## WRITTEN REQUEST
Reproduce the data verbatim from its first line up to and including the line that contains "9L288 0H36L18 81L81".

## RECORDS
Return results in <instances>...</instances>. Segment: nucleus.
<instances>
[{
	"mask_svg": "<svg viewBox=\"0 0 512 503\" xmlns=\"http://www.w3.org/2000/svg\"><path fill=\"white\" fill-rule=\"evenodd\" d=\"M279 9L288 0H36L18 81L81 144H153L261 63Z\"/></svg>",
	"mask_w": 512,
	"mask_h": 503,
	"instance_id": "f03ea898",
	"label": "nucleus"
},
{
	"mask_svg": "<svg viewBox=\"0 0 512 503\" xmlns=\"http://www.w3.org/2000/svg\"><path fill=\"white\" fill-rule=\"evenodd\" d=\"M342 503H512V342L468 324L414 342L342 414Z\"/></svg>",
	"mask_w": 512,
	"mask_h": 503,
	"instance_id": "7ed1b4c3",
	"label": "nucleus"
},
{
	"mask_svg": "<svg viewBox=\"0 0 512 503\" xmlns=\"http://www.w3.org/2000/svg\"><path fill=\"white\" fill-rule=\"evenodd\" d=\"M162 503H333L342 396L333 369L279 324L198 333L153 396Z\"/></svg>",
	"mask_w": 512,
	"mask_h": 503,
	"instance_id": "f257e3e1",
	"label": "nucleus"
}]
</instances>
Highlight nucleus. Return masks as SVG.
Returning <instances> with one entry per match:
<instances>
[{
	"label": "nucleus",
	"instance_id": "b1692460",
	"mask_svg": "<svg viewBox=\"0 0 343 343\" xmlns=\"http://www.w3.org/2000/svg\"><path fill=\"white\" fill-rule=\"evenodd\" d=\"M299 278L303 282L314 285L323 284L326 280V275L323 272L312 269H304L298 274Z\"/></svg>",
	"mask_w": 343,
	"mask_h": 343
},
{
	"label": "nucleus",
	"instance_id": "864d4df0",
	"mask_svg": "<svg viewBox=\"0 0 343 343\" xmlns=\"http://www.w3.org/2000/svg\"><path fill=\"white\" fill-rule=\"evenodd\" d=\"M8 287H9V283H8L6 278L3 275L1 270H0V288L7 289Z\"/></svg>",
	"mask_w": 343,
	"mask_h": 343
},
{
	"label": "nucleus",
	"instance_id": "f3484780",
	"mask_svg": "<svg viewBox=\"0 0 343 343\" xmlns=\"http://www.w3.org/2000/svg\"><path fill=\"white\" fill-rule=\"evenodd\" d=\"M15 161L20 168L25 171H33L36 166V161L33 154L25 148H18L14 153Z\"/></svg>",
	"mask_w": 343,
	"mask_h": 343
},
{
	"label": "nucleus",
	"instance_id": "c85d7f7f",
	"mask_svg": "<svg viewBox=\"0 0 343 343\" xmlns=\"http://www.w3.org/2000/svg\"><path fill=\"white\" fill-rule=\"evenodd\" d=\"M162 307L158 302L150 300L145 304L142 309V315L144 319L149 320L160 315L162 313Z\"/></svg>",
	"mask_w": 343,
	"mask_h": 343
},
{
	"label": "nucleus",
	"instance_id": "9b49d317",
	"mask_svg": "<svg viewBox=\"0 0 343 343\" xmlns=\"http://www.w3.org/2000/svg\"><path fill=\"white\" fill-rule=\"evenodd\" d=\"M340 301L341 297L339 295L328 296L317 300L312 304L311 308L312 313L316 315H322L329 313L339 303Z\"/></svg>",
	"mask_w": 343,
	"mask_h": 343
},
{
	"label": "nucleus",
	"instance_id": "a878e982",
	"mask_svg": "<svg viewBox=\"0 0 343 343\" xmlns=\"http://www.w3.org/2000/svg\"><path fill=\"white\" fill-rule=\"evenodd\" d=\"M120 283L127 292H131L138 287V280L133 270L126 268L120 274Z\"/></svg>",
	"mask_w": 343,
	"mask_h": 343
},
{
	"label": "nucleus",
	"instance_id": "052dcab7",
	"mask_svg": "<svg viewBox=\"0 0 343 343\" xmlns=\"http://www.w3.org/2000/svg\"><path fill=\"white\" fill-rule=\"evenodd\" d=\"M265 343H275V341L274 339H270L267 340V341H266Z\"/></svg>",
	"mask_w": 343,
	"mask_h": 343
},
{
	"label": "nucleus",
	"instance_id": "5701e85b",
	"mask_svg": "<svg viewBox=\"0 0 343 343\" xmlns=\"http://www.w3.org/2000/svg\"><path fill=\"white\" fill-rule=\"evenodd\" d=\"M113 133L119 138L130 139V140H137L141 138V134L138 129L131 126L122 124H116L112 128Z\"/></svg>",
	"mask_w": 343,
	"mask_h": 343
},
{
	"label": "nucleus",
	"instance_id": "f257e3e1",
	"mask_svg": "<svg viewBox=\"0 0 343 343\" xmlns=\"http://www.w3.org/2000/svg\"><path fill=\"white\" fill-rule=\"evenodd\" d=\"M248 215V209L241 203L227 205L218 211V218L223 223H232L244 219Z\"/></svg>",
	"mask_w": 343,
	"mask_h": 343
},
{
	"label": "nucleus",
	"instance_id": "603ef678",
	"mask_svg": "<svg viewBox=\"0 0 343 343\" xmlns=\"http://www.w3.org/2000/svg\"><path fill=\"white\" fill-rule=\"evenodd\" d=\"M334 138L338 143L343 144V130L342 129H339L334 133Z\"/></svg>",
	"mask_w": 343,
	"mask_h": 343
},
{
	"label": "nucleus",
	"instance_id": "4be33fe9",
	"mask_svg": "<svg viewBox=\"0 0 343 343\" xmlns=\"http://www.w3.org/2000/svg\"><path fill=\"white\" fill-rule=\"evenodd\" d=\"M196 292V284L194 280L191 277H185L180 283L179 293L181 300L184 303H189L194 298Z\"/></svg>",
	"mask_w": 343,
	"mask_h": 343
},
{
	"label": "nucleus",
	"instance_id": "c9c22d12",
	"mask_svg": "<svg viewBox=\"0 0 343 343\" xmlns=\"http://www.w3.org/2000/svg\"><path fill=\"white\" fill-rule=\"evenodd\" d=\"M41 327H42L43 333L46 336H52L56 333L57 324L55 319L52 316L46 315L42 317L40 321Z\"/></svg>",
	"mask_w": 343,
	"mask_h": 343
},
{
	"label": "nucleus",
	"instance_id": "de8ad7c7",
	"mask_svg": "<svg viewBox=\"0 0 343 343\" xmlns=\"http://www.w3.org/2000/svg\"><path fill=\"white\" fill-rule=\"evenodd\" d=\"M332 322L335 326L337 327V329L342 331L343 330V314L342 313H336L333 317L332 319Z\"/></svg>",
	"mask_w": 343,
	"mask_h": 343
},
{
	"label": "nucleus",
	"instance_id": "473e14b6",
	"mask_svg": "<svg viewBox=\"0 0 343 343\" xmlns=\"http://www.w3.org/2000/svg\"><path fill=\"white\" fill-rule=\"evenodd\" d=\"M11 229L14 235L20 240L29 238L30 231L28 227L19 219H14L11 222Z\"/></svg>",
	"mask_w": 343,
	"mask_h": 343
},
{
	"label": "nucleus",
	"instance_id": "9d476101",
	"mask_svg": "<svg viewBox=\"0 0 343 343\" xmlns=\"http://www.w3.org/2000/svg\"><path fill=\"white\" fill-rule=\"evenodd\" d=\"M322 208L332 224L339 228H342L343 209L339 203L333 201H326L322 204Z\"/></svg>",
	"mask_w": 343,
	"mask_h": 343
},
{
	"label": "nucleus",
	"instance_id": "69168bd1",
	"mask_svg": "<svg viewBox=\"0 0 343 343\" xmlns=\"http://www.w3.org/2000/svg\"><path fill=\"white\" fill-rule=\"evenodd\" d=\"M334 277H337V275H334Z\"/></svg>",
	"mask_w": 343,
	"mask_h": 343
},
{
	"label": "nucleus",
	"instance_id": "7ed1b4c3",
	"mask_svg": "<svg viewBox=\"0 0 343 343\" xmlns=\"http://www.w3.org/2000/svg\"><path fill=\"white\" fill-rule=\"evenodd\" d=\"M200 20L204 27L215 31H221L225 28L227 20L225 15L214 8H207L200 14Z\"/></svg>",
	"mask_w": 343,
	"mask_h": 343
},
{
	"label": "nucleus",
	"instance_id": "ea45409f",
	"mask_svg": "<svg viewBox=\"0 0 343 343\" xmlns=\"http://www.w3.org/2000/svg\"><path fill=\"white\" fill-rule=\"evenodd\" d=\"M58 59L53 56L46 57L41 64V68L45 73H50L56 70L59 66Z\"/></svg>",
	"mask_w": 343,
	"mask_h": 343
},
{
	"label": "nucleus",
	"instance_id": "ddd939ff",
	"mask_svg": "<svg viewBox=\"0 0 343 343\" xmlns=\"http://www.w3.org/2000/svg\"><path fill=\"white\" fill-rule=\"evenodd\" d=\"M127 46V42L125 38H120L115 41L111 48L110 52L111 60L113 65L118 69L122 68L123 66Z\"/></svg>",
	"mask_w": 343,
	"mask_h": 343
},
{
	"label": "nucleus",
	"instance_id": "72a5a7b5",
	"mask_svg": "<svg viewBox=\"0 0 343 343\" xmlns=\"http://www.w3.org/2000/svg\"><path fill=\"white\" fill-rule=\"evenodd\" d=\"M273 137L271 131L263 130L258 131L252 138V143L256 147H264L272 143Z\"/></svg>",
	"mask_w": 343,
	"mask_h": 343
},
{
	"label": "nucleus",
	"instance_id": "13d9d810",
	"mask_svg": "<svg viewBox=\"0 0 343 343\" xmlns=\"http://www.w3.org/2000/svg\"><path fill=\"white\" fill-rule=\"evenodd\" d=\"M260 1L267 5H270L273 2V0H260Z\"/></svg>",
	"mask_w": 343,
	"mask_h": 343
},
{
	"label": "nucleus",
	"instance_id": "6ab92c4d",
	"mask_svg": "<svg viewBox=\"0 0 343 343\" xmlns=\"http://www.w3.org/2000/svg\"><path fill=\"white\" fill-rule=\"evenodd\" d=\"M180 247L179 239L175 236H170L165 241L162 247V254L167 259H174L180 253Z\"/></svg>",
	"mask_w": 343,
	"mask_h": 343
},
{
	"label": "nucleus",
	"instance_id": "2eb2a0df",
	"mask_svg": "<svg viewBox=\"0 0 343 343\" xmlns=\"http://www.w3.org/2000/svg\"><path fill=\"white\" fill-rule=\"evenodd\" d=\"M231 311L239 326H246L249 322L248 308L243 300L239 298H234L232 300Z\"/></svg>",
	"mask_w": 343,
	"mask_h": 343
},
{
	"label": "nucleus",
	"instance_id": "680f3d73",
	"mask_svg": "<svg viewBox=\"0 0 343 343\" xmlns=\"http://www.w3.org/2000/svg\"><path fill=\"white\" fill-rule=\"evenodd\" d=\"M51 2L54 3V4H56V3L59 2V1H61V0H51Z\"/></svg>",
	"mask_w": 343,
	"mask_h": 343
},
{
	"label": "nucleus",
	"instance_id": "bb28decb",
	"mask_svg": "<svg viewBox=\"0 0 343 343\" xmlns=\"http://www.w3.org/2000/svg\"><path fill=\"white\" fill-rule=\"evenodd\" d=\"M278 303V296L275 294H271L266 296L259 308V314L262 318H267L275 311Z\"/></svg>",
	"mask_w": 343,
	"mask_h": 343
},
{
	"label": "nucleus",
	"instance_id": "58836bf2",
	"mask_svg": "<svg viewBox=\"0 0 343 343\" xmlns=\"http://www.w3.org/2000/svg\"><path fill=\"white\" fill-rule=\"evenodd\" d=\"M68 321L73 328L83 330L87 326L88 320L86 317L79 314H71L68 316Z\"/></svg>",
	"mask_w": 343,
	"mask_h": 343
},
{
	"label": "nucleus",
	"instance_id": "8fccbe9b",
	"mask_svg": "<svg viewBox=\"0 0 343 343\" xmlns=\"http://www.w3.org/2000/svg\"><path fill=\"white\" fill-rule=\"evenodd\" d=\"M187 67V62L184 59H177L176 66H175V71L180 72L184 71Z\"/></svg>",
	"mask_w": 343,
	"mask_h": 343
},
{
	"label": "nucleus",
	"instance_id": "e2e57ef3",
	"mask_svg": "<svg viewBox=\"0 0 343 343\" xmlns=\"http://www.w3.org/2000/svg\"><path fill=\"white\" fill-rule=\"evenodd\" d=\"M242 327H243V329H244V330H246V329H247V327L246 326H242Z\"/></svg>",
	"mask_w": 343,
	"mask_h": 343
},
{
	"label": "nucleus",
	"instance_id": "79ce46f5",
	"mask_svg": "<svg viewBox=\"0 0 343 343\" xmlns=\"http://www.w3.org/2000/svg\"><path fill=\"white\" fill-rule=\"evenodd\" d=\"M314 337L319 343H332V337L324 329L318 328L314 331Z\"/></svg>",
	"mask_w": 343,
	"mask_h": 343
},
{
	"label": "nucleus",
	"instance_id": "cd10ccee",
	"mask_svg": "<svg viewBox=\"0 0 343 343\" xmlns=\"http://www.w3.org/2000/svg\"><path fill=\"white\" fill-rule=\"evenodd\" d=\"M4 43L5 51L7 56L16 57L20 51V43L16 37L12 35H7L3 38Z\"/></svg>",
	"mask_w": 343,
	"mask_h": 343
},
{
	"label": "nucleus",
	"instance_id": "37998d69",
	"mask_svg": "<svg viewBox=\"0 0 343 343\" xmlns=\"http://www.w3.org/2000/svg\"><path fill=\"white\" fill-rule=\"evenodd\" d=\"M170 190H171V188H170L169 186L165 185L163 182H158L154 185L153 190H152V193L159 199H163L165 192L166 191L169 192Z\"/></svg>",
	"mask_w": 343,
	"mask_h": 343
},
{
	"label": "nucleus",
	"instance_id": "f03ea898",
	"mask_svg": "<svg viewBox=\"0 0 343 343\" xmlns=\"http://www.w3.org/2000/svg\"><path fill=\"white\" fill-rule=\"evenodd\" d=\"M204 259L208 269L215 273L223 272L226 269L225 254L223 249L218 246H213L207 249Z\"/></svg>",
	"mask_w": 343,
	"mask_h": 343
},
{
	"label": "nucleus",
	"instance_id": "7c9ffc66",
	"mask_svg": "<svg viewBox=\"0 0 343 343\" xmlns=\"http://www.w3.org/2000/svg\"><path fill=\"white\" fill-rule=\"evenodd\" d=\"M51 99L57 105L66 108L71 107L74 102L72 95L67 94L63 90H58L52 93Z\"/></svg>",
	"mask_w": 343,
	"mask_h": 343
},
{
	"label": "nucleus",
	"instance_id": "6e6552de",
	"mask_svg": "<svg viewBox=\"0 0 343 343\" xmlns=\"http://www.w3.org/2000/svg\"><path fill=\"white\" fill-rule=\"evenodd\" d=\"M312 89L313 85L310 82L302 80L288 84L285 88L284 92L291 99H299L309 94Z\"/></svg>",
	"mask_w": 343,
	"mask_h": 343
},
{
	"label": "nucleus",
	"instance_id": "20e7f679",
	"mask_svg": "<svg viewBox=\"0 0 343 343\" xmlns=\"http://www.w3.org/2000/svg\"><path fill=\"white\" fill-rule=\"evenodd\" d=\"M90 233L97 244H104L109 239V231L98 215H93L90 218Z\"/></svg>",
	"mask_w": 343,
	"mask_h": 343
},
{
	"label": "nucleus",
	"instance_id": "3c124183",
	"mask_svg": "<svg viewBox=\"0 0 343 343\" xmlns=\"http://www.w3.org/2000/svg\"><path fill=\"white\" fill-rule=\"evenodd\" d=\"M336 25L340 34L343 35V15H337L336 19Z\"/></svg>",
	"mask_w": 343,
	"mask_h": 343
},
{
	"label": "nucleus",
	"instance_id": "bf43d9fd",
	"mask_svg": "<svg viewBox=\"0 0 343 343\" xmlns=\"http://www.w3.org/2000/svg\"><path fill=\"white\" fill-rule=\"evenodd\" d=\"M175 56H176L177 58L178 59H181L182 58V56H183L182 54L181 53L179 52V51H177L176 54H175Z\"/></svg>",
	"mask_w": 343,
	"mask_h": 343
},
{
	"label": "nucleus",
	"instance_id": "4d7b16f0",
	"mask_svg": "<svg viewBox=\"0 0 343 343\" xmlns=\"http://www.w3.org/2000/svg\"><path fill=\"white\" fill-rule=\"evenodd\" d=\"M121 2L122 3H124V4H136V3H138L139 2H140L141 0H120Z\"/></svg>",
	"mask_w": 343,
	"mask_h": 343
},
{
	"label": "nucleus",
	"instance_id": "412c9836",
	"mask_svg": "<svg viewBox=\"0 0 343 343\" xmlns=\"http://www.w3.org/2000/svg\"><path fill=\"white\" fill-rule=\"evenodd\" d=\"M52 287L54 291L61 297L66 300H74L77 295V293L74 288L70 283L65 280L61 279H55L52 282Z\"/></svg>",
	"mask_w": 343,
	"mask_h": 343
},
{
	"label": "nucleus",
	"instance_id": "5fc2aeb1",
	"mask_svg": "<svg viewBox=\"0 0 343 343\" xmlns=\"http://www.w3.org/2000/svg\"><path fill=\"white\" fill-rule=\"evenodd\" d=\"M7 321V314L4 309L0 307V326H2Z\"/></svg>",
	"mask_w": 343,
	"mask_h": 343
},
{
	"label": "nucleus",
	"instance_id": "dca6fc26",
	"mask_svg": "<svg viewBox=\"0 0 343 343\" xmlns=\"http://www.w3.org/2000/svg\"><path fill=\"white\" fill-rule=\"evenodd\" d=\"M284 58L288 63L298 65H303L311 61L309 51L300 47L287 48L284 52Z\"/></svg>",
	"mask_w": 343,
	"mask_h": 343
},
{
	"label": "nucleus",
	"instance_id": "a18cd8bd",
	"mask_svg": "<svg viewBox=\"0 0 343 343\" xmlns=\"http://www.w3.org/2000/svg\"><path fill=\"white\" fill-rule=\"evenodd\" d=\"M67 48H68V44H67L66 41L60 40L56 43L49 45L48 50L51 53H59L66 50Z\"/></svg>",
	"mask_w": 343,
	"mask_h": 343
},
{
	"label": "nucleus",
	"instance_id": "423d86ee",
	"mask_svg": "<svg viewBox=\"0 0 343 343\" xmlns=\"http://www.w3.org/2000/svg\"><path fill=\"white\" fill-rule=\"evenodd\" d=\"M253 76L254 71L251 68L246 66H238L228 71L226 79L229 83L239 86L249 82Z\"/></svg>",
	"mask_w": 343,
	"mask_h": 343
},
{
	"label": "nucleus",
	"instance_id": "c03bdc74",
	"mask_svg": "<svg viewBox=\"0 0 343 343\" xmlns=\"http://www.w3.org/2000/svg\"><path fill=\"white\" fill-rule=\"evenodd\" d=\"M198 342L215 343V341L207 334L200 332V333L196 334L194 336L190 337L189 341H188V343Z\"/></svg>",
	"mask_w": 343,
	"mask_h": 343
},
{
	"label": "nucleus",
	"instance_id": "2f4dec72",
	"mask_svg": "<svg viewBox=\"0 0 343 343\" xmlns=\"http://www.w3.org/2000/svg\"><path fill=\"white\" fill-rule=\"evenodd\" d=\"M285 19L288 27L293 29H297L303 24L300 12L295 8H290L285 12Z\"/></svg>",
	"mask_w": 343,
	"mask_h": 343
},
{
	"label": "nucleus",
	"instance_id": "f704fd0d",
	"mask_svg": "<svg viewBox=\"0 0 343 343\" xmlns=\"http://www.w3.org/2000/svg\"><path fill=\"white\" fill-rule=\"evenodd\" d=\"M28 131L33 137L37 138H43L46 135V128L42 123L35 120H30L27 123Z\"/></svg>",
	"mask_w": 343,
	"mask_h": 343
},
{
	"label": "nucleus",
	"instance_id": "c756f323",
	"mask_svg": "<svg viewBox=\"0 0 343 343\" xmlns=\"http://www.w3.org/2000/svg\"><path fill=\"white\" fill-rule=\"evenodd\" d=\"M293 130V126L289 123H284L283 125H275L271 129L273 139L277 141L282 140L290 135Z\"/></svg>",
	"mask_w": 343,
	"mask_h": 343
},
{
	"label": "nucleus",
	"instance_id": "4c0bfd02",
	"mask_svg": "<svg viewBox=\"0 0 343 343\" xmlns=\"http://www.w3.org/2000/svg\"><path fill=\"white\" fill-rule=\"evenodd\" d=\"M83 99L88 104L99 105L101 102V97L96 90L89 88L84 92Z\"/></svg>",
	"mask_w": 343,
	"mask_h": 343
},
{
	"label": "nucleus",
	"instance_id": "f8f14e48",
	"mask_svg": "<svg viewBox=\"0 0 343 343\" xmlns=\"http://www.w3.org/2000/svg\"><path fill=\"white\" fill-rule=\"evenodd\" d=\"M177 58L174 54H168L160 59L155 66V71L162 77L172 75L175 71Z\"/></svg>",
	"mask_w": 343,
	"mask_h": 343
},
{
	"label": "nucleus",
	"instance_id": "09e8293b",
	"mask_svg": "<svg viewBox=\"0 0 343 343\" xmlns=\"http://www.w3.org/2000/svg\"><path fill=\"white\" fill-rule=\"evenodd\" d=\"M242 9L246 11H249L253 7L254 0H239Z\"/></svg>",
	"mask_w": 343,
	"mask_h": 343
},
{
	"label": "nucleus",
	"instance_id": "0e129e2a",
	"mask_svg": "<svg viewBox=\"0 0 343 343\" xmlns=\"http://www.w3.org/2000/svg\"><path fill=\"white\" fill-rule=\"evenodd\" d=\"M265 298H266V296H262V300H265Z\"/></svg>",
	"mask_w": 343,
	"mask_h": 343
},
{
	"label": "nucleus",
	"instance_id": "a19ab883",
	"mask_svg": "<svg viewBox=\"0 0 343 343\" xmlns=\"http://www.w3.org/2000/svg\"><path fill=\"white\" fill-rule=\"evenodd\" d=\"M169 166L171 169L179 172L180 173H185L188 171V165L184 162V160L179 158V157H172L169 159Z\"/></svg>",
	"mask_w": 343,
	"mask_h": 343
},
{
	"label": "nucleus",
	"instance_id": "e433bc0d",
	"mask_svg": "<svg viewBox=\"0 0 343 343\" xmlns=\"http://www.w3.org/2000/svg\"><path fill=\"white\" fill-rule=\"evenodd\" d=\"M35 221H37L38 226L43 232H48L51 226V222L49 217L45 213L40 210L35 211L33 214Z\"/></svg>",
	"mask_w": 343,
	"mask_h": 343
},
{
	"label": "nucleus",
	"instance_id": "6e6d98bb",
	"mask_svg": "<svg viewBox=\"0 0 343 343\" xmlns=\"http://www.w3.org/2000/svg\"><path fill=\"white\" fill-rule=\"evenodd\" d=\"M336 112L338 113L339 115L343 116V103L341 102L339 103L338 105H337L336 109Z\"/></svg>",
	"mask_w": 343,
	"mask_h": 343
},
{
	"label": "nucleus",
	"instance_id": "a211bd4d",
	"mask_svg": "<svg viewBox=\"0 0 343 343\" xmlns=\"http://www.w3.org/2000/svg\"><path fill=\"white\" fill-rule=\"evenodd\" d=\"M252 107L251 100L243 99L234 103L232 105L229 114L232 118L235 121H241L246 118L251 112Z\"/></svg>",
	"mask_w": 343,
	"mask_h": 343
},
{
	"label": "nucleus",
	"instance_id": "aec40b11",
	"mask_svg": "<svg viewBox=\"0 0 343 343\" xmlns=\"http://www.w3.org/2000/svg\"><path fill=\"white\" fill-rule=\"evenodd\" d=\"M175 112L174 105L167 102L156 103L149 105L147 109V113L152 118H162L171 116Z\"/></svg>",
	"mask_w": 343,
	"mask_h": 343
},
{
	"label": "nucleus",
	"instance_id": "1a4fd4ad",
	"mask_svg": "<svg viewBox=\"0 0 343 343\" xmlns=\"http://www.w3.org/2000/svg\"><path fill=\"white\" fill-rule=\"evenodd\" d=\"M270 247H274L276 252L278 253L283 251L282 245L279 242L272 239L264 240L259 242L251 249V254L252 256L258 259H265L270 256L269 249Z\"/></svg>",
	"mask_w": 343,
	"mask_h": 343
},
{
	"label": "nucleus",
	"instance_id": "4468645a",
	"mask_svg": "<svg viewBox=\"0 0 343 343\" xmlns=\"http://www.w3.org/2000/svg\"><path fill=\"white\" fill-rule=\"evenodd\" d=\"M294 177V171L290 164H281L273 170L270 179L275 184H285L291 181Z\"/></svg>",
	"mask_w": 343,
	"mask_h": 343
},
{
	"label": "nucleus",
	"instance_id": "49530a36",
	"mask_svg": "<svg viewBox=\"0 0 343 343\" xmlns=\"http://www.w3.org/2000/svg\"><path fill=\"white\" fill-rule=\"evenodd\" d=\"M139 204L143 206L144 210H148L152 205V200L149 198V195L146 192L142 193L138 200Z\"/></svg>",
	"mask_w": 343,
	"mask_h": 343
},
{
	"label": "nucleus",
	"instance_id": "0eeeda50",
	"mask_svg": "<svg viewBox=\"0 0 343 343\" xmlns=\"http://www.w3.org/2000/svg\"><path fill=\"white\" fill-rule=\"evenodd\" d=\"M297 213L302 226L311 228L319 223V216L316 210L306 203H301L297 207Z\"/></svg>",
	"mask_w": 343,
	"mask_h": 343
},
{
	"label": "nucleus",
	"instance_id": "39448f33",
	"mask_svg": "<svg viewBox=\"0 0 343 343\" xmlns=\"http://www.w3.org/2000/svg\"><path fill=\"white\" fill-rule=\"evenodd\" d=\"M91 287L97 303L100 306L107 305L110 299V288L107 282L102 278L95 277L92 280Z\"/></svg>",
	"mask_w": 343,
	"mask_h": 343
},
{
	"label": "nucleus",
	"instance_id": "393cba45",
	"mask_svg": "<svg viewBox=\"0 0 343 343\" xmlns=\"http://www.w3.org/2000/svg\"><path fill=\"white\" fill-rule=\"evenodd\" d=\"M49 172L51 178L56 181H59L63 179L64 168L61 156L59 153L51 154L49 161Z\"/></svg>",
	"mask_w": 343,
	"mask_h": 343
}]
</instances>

## SOLUTION TO THIS TASK
Return results in <instances>...</instances>. Segment: nucleus.
<instances>
[{
	"mask_svg": "<svg viewBox=\"0 0 512 503\" xmlns=\"http://www.w3.org/2000/svg\"><path fill=\"white\" fill-rule=\"evenodd\" d=\"M279 9L288 0H36L18 81L81 144H153L261 63Z\"/></svg>",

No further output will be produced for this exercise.